Mientras que las obras anteriores de Lynch acentuaban los recursos estilísticos para dejarnos ver con claridad la diferencia entre las acciones vividas y las soñadas, no encontraremos nada de esto en Inland Empire, donde lo más cercano a la realidad siempre cuenta con algún matiz de sospecha, y donde no nos encontraremos a salvo en ninguna de las secuencias de la película. La repetición de ciertos elementos no responde a un paralelismo entre distintas capas del relato, sino que todo flota en la misma precipitación, de causa y efecto, hacia el delirio.
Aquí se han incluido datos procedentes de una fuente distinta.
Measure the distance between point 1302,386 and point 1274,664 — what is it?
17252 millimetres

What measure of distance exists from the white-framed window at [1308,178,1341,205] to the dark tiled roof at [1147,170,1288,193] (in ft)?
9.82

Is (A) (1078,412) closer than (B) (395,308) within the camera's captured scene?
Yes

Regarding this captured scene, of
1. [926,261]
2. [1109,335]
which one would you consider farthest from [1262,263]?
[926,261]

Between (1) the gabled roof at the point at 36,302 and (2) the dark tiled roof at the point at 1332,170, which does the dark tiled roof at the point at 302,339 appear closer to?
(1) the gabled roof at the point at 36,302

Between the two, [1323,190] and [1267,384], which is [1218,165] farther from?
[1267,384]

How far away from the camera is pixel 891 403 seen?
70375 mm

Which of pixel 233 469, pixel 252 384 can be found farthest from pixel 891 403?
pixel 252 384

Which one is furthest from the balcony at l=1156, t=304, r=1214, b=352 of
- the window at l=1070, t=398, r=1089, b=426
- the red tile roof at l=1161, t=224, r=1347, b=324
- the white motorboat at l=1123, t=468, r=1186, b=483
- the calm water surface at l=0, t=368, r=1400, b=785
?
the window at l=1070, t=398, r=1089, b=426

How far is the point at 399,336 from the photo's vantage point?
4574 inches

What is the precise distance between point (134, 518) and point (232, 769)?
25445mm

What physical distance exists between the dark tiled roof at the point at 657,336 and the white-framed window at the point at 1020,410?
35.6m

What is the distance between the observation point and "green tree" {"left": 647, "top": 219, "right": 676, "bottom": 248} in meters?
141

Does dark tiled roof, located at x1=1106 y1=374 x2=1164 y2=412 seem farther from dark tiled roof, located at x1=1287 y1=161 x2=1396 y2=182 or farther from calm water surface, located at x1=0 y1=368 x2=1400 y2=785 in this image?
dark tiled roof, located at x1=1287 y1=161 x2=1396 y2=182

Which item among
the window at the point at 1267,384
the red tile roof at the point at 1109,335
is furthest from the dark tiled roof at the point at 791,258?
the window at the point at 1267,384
La cinta es, de alguna manera, el final de una trilogía, ya que tanto Lost Highway como Mulholland Dr. anticipaban elementos que encontraremos también en esta entrega. El amor que siempre deriva en derrota, el irrespeto hacia la muerte, la locura como revelación de la verdad y la redención tras el castigo son reflexiones que componen las principales obsesiones del autor desde hace tiempo, llevadas al límite en esta última obra. La peripecia de quien quiera que sea Laura Dern no intuye la maldad detrás de la belleza ni denuncia ningún engaño, sino que la cara más canalla de la raza humana se nos muestra con regodeo, crueldad y crudeza. Los escenarios siempre sórdidos e incómodos, unos desagradables planos cerradísimos y los rayajos propios de un todavía joven soporte digital pondrán a prueba al mayor de los devotos de este excéntrico director.

Los excesos, en cualquier caso, remiten tanto al fondo como a la forma. Figuras que aparecen y desaparecen, conejos gigantes que hablan, coreografías bailadas por prostitutas a media tarde, interrogatorios y confesiones tan soeces como absurdas, larguísimas pausas repletas de caos y conversaciones de lo más triviales que tienen lugar mientras alguien muere; todo ello convierte a Inland Empire en un auténtico desafío al sentido del cine y de la narración. Lo único que se espera de nosotros es que nos sintamos incómodos y aturdidos, y así, nunca conseguimos reaccionar ante las transgresiones que, una a una, van sucediéndose en la historia. Parece que, con esta película, Lynch se decidió finalmente a coger aquel cuaderno que los autores suelen tener junto a la cama, y en el que están escritas un sinfín de ocurrencias que esperan el momento adecuado. Esto es difícilmente contestable; a partir de aquí, será mejor olvidarnos de aunar los criterios.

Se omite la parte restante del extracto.